Occasionally the split-screen effect follows the couple’s son, Stéphane. When first introduced, he’s a breath of fresh air: a strong, calming influence who shows genuine concern for both his parents and offers to find the help that they so clearly need. But as the film progresses, in the parts of the screen that follow him, we see him struggle with his own past mental health issues and current drug addiction issues. His presence, so reassuring when he was introduced, is steadily eroded until we’re as concerned for his wellbeing and that of his own son (Kylian Dheret) as we are for the elderly couple.
There are also brief moments of connection: the two screens sometimes show contrasting tableaus to emphasise characters’ connections despite their different locations. In rare moments of connection and mental lucidity, a character’s hand may slip from one half of the screen to the other suggesting a brief bridging of the gaps between them.

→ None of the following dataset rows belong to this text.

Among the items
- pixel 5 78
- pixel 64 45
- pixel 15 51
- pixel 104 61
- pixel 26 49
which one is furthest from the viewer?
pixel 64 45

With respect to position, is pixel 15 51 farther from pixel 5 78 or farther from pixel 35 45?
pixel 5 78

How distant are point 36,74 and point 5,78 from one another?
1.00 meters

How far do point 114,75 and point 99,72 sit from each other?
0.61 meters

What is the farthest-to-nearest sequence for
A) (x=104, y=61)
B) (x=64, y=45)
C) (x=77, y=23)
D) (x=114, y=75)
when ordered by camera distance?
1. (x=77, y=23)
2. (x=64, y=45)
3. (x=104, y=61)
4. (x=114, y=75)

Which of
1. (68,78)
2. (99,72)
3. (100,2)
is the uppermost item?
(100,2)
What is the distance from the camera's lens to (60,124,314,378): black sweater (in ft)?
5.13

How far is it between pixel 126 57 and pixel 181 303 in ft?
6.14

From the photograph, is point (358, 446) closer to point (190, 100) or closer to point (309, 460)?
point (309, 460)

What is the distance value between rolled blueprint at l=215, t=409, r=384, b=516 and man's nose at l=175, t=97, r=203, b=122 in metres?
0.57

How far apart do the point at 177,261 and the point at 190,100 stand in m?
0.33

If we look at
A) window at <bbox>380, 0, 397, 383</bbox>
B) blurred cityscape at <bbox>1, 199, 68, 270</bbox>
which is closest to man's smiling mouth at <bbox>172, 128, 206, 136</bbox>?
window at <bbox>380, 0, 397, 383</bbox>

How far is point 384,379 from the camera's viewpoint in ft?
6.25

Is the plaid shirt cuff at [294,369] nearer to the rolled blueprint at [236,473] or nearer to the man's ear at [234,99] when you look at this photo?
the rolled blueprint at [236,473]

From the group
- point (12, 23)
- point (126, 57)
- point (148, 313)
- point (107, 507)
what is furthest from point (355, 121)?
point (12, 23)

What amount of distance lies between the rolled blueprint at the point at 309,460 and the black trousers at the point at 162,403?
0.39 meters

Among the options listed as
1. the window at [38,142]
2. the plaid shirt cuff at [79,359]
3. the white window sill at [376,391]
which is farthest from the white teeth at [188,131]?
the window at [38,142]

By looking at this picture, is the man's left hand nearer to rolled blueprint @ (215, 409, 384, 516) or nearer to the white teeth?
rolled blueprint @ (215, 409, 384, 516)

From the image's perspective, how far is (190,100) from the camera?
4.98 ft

Dementia does not get better—a “disease without a cure” as the man says several times—and so the film follows the continual decline of the woman and the man’s increasing lack of patience until both characters are lost in a fog. Though immersed in the film, we long for it to come to an end if only to be free of the relentless bleakness of this couple’s struggles. VORTEX is an intense experience but is never anything other than fully immersive even as it pulls us into the desperately sad black hole of mental decline. By the time the camera twirls upwards into the Paris sky, we breathe a sigh of relief that it’s over while mourning the end of a truly innovative cinematic experience.
VORTEX is set to be released in UK cinemas on 13th May 2022.